Butte
The gold rush in the early 1860s found people flocking to Butte. However the placer gold deposit quickly declined and the population of Butte with it. Miners turned inward and down, digging in search of the elusive metal instead of panning for it. In the process, a miner named Bill Farlin discovered silver ore. The silver rush breathed new vitality into Butte, but, frustratingly, once again the metal began to thin out. Instead, digging through the tunnels, the miners kept finding copper, at the time an utterly useless metal. Not long after the first major copper discoveries in Butte, Thomas Edison demonstrated how he could run an electric current through copper wire and light an entire city. Butte boomed once again. Over the next decades, the “Copper Kings”-William Andrews Clark, Marcus Daly, and F. Augustus Heinze-battled for control of Butte copper. Clark and Daly both sold out in 1900. Standard Oil became Butte's absentee landlord, robbing the city of the wealth and wealthy that had gathered around the Copper Kings.

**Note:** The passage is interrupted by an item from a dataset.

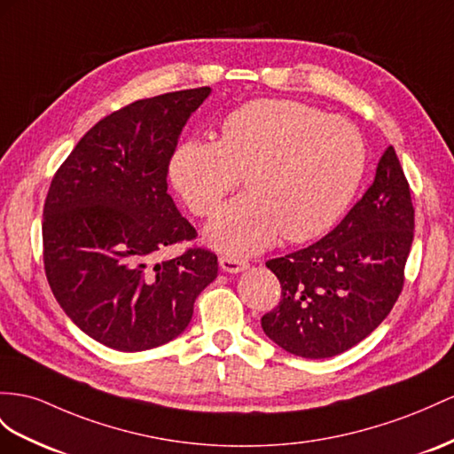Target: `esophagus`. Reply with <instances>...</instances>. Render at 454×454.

The Atlantic Richfield Company (ARCO) bought out Standard Oil and, in 1983, suspended mining in Butte.
As Montana's most industrialized city and, at one time, one of the largest cities west of the Mississippi, Butte has a character and history unique from other Montana communities. Immigrants from all over flocked to Butte, which has always given the city an eclectic, cosmopolitan feel. Early on, Butte developed a reputation for open, amoral living. Butte's historic Venus Alley was a thriving red light district for generations-in fact the Dumas, now a museum, operated as a bordello from 1890 to 1982, making it America's longest running house of prostitution. The battles of the Copper Kings, and later the supremacy of Anaconda Copper, corrupted every aspect of Montana life. The Kings and the company would pay extravagantly for anything they thought might help in their struggle. At one time every major newspaper, politician, and police force in the state was under the thumb of a Butte magnate.
In addition to savage capitalists, Butte developed a reputation as a breeding ground for unions. In fact, people often called Butte as the “Gibraltar of Unionism”. Like the Rock of Gibraltar, Butte unions stood strong against the tempests caused by capitalists. Given the industrial miner population, it should come as no surprise that the labor unions always pitted themselves against the company. In return, the company always opposed the unions with everything it had, culminating in the 1917 lynching of IWW (Industrial Workers of the World) executive Frank Little, and the 1920 Anaconda Road Massacre of seventeen fleeing workers.
Today, Butte struggles with a history at once beautiful and tragic. The same forces that drew so many cultures together and shaped the town's unique character also pillaged the town, leaving empty gashes of earth where once there were thriving communities. Although Butte is still working through coming to terms with the environmental devastation caused by a century of mining, the town lives on, proud and resilient.